■ EXERCISE OBJECTIVE ■
Reproduce, from the lines below, exactly the stretch that begins at the line containing "Free Tomato Salad" and ends at the line containing "STF Washdown Motor", both included.

■ RECORDS PROVIDED ■

______

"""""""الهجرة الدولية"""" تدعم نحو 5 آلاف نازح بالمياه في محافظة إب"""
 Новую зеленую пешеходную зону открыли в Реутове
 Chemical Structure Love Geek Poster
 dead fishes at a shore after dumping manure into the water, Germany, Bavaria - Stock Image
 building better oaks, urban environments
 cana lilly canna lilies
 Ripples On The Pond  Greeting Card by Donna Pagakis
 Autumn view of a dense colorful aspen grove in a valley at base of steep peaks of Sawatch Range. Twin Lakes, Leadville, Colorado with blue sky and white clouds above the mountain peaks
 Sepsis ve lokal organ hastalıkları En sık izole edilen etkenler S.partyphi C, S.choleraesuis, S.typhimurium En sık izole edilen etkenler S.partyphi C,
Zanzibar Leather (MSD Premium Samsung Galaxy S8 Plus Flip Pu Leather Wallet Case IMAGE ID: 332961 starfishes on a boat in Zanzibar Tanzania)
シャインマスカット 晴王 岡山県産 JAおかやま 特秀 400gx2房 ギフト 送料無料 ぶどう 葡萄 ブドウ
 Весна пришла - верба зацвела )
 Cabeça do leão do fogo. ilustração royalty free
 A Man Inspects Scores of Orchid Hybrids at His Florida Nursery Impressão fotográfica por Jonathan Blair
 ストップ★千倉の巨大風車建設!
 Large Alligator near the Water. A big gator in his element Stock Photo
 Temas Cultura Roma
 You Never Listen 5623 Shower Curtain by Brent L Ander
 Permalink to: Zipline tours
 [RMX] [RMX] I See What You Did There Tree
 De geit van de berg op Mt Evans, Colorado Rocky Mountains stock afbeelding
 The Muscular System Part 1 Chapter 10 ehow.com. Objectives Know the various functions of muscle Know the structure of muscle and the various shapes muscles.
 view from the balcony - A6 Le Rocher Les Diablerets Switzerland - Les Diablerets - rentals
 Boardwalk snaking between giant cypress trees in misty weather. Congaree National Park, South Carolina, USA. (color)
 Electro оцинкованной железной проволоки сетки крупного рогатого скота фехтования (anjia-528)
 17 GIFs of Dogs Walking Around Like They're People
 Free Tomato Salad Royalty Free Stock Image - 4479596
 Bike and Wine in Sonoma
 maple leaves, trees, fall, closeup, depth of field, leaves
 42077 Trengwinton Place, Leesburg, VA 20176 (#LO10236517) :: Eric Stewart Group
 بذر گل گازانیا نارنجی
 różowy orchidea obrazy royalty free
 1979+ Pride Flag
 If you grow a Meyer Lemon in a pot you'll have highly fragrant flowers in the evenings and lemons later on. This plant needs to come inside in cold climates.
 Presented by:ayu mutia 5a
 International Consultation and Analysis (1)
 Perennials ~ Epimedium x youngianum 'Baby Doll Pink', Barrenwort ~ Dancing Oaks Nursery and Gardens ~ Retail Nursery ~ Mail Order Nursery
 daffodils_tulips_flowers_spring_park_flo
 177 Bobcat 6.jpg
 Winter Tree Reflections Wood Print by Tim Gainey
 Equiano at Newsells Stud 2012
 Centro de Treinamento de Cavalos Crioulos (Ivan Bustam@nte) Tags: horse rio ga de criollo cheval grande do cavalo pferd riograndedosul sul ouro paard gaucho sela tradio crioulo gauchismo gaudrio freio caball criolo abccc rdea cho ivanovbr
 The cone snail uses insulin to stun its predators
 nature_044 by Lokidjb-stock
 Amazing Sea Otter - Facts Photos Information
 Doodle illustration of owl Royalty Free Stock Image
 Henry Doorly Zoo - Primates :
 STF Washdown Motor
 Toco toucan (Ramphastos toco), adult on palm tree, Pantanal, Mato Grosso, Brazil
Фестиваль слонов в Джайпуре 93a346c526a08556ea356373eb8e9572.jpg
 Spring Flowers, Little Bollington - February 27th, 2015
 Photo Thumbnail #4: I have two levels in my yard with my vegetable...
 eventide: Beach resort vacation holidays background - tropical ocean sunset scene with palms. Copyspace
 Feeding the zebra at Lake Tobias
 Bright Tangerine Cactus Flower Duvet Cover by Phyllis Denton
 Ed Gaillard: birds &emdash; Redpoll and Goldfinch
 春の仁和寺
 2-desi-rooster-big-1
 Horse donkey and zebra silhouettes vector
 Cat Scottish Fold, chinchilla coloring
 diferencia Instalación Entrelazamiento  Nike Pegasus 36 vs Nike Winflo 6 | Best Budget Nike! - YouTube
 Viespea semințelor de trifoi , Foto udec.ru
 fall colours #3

______

■ YOUR RESPONSE ■
 Free Tomato Salad Royalty Free Stock Image - 4479596
 Bike and Wine in Sonoma
 maple leaves, trees, fall, closeup, depth of field, leaves
 42077 Trengwinton Place, Leesburg, VA 20176 (#LO10236517) :: Eric Stewart Group
 بذر گل گازانیا نارنجی
 różowy orchidea obrazy royalty free
 1979+ Pride Flag
 If you grow a Meyer Lemon in a pot you'll have highly fragrant flowers in the evenings and lemons later on. This plant needs to come inside in cold climates.
 Presented by:ayu mutia 5a
 International Consultation and Analysis (1)
 Perennials ~ Epimedium x youngianum 'Baby Doll Pink', Barrenwort ~ Dancing Oaks Nursery and Gardens ~ Retail Nursery ~ Mail Order Nursery
 daffodils_tulips_flowers_spring_park_flo
 177 Bobcat 6.jpg
 Winter Tree Reflections Wood Print by Tim Gainey
 Equiano at Newsells Stud 2012
 Centro de Treinamento de Cavalos Crioulos (Ivan Bustam@nte) Tags: horse rio ga de criollo cheval grande do cavalo pferd riograndedosul sul ouro paard gaucho sela tradio crioulo gauchismo gaudrio freio caball criolo abccc rdea cho ivanovbr
 The cone snail uses insulin to stun its predators
 nature_044 by Lokidjb-stock
 Amazing Sea Otter - Facts Photos Information
 Doodle illustration of owl Royalty Free Stock Image
 Henry Doorly Zoo - Primates :
 STF Washdown Motor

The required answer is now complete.